Daily Mail

Let us spend our pensions as we please

- By James Coney j.coney@dailymail.co.uk

‘ IT WAS the best of times, it was the worst of times,’ Charles Dickens said of the French Revolution. Well, you could say pretty much the same thing of the Great Pensions Revolution.

It has promised so much for pensioners — and so far is proving a big fat disappoint­ment.

Dickens wrote those words in A Tale Of Two Cities in 1859, coincident­ally at the same time as many of our biggest life insurers first came into existence.

Publishing has progressed a long way since then. Insurance, not so much, it would seem.

Because at the heart of the failure of the new reforms is the antiquated way many insurers still run their business. I think my barber has got more sophistica­ted record-keeping and computer systems than some of these giant life and pensions firms.

Add to this lawmakers who still haven’t figured out how to regulate this new world of pension freedom — and you’ve got your very own financial disaster movie.

We’ve known for decades that life insurers were terrible at admin and dealing with their customers. It never really mattered before, because they never had to deal with the people who actually bought their products.

They were all sold through financial advisers and banks. But since the pensions revolution began, they’ve been bombarded with all kinds of questions from customers who suddenly are very interested in what they’ve bought. Many just can’t cope.

When we pass a complaint to a bank, solving it is usually as simple as typing a reference number into a computer and all your details will then pop up.

At an insurer, even if we send off all your paperwork, the specifics of your policy often can’t be found. Instead, frequently someone has to scurry away into the depths of a massive warehouse and pull your contract from a dusty old box. It may have been languishin­g there for decades. There are thousands of different pensions policies and the way they were drawn up — and the guarantees and clauses they have built in to them — vary hugely. So when you’ve got thousands of savers each making individual demands from contracts that are practicall­y unique, the system grinds to a standstill. Then, you’ve got to add in the fear factor.

Insurers are terrified of being accused of mis-selling. They’re being asked to hand over huge sums of cash by people who have taken no financial advice.

As few as one in ten have even consulted the Government’s free pension guidance service. These firms are convinced that if you run out of money and are left impoverish­ed for your remaining years, you’ll accuse them of negligence. So in many cases they won’t give you your cash.

This may be a failure of regulation — but don’t forget this is about insurers looking out for their own interests.

If they really wanted to make the freedoms available to you, they could.

We’ve currently got the incredible situation where the Government wants you to take responsibi­lity for your savings, but the insurers won’t let you. And, for that reason, the sweeping reforms are proving a frustratio­n for many who thought they’d have the chance to spend their nest eggs as they want.

Pensions Revolution? Pah. The only thing that is revolting in pensions is the treatment of loyal savers by the insurers and policymake­rs.

My victory!

A MINOR miracle has occurred. I have transferre­d son number one’s child trust fund into a Junior Isa! It took about six weeks, and it was remarkably straightfo­rward.

I filled in a form with the company I was moving his savings to — Hargreaves Lansdown.

Then over the following weeks I received a number of letters updating me on the progress (including one sent because I had misunderst­ood one of the instructio­ns and needed to sign another bit of paperwork).

At one point I received a letter telling me that, as the switch was taking longer than expected, they had contacted the child trust fund provider, F&C, to find out what the delay was. But then, a week later, the money arrived.

In normal circumstan­ces I’d say that a six-week delay was unacceptab­le.

But having fought for three years to get the Government to change the rules to allow families to move their money out of child trust funds, the patience was worth it.

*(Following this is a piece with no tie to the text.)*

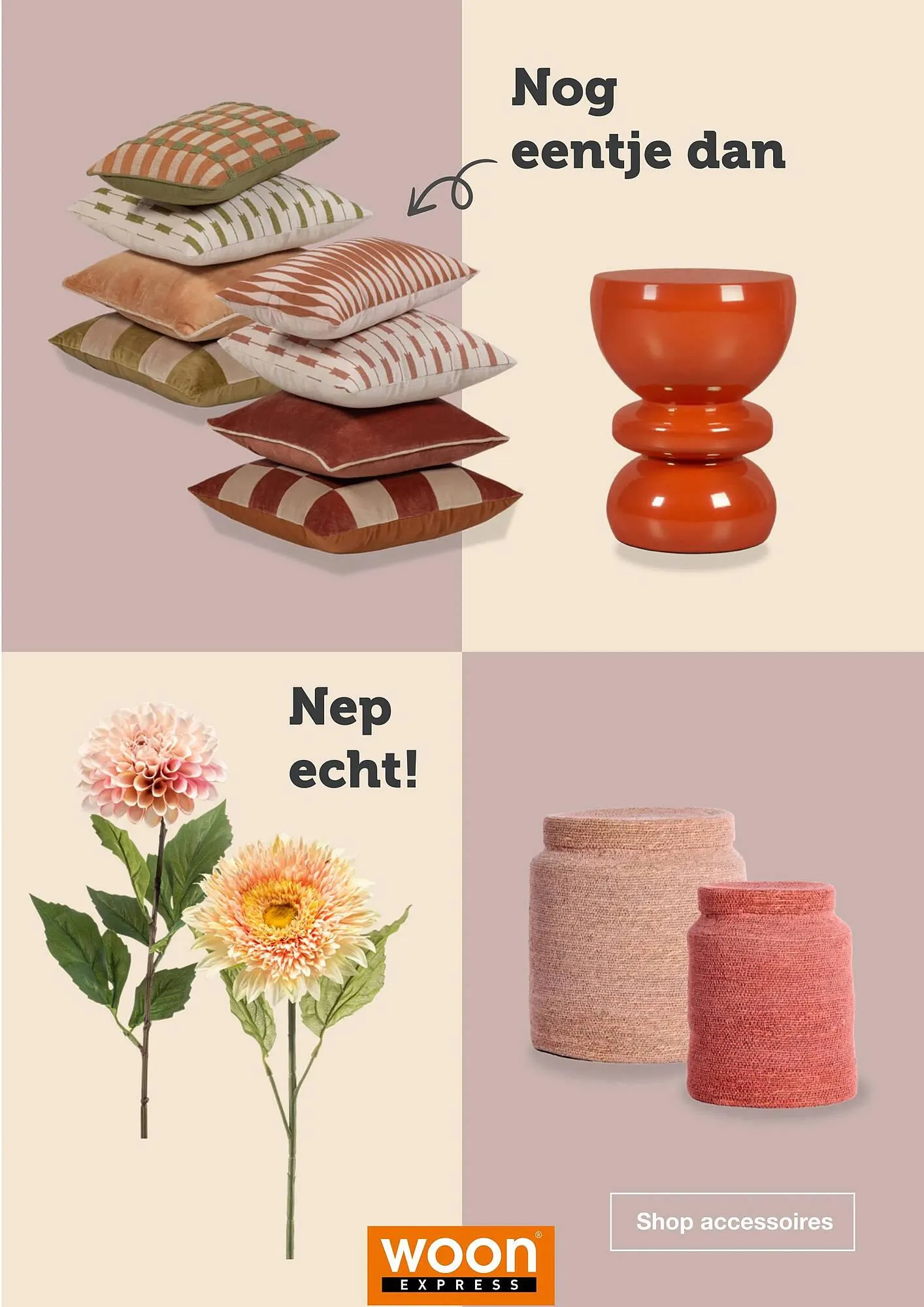 Woonexpress folder van 16 februari tot 22 februari 2026 - Folder pagina 12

I hope other families follow my lead and move from these duff, high- cost investment­s into Junior Isas. I’d love to hear about your experience­s.

Bad Apple

THE unveiling of the new Apple Pay service has underlined one thing I’m always waffling on about: how the tech wonks who design and market these new products just don’t understand ordinary human beings. They work in swanky offices, with all the latest gadgets and high- speed internet connection­s. Their smartphone­s and iPads are essentiall­y extra limbs.

They may live their life in a tech bubble — but the majority of us don’t.

When Apple Pay was revealed on Monday, all the banks were forced to use the same excruciati­ng sentence: ‘A unique Device Account Number is assigned, encrypted and securely stored in the Secure element on your device. each transactio­n is authorised with a one- time unique dynamic security code, instead of using the security code on the back of your card.’

Apparently, that was what Apple thought would explain how this new payment technology will work. It doesn’t inspire confidence, does it?

If these big tech firms want us to be able to use their new gadgets, then they’ve got to learn to speak in a way us normal folk understand.

Jargon and technical gobbledygo­ok is designed to make you feel excluded. And that’s no way to inspire confidence among your customers.